The Accessioning Supervisor is responsible for the supervision of personnel and daily operations of the accessioning department; including, but not limited to, specimen receiving and opening, sample accessioning, and management of associated documents and records. This role will participate in these activities and troubleshoot sample, process, or system issues, as needed. This individual is also responsible for the day-to-day operations of the Accessioning Lab including staffing, scheduling, timecard management, issue resolutions, and performance management. The Accessioning Supervisor will also participate in the development and administration of policies and procedures, contribute to continuous process improvement to ensure consistent, high quality processes, and best practices established within laboratory operations. This role will participate in internal and external audits and quality management activities to ensure laboratory compliance with the applicable quality standards and regulatory requirements. The functions of this position are performed under the guided direction of the Pre-Analytical Laboratory Senior Manager.
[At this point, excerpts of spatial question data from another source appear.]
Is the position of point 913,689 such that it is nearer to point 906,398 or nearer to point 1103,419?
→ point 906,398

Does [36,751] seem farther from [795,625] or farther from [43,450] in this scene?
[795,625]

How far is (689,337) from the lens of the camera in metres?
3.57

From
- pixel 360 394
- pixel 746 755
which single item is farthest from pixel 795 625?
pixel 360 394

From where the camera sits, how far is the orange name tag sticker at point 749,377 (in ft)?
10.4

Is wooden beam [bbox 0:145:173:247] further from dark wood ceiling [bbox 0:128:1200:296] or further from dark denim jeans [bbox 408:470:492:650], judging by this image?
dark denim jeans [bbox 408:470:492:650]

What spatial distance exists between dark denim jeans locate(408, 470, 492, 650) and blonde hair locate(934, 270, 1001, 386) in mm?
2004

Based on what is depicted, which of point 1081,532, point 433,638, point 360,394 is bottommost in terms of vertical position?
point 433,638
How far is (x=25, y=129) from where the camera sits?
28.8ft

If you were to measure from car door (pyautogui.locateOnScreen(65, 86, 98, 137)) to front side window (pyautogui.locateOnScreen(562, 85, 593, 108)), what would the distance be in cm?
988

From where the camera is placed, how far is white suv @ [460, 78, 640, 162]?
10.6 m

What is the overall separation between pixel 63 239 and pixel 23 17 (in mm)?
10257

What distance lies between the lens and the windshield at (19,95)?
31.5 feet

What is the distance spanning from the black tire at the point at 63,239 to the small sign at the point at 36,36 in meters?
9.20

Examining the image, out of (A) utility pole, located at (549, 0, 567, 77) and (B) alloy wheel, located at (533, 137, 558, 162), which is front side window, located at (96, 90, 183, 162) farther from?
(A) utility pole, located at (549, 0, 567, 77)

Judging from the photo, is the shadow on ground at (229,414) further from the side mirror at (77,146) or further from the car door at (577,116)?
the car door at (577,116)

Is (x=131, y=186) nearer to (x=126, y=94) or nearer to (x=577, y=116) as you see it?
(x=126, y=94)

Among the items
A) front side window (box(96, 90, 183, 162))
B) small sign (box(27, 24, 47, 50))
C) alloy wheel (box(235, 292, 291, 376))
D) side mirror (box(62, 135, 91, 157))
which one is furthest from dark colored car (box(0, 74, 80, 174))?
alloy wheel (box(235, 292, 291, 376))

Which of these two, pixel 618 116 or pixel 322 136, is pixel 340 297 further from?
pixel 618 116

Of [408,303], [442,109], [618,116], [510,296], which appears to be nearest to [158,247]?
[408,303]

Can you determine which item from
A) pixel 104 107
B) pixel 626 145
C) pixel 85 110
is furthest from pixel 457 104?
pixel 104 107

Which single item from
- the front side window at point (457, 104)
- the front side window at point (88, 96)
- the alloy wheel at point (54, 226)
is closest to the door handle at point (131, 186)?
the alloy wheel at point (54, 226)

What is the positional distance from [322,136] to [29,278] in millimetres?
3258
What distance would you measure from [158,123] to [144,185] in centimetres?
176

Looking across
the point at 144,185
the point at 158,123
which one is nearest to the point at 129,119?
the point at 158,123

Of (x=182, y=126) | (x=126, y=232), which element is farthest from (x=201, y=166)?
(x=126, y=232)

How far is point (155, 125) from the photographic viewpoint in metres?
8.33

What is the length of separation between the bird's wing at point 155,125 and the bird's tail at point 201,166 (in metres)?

The Accessioning Supervisor will serve as a liaison between accessioning and various functional groups; including, but not limited to, customer service, analytical laboratory, post-analytical department, process and service engineering, information technology, human resources, quality, supply chain management and workplace services to report and address immediate issues or concerns. This role will also act as a liaison between staff members and the management team to support effective communication and change management. The Accessioning Supervisor will assist in the assessment of staffing levels to ensure adequate laboratory capacity and effective resource allocations and will recruit and hire new employees or contingency workers. The Accessioning Supervisor will be responsible for the ongoing management of their staff, which include, but are not limited to, partner with staff to create and execute personal development plans, conduct performance reviews, and ensure appropriate work scheduling, training, and competency assessment.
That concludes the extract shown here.